Evidence-Based Strategies for Mitigating Pancreatic Fistula After Distal Pancreatectomy: A Systematic Review of Randomized Clinical Trials
Gabriela Del Angel-Millán, Celeste del Basso, Fabio Giannone, Marco Palucci, Federico Sangiuolo, Igor Monsellato, Gianluca Cassese, Fabrizio Panaro

TL;DR
This paper reviews randomized trials to find effective ways to reduce severe pancreatic fistulas after surgery, highlighting the need for personalized approaches.
Contribution
The study systematically evaluates 27 randomized trials to identify effective strategies for mitigating clinically relevant pancreatic fistulas after distal pancreatectomy.
Findings
Only six out of 27 studies showed significant reduction in clinically relevant pancreatic fistulas.
Effective strategies included systemic corticoids, selective drain use, and specific sealants.

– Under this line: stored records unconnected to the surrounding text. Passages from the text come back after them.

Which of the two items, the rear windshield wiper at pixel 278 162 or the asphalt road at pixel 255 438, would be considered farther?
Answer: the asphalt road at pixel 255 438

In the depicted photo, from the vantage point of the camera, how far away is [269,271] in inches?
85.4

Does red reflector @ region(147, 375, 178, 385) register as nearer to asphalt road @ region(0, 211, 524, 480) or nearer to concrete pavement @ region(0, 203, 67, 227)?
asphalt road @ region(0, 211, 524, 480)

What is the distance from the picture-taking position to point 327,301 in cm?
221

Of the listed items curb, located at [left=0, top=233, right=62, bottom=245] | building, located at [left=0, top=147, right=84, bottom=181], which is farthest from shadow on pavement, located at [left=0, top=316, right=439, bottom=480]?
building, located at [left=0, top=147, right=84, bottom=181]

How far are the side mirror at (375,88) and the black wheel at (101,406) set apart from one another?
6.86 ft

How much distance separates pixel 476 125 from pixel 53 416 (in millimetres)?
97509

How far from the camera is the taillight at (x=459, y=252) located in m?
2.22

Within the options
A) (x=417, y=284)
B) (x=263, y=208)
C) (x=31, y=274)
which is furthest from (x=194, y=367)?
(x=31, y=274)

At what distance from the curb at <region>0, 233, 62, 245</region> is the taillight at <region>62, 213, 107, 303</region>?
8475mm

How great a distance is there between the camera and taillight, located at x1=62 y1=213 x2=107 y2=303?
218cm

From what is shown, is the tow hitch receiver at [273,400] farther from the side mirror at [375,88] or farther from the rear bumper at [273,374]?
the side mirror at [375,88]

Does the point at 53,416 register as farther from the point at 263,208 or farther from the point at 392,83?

Heterogeneity in study populations and methods suggests the need for personalized approaches.
Abstract
Background: Postoperative pancreatic fistula remains a frequent complication after distal pancreatectomy and represents the first cause for major morbidity and mortality. Multiple strategies have been proposed to mitigate the severity of pancreatic fistula, but their real benefits remain inconclusive. This study aimed to identify effective mitigation strategies for clinically relevant pancreatic fistula (CR-POPF) through a systematic review of randomized clinical trials. Methods: A systematic search of the Medline and Web of Science databases was conducted for studies published between 2006 and February 2025. Eligible studies included randomized clinical trials evaluating strategies to mitigate clinically relevant postoperative pancreatic fistula following distal pancreatectomy. Only studies in English and involving human subjects were included. Results: Twenty-seven studies were found…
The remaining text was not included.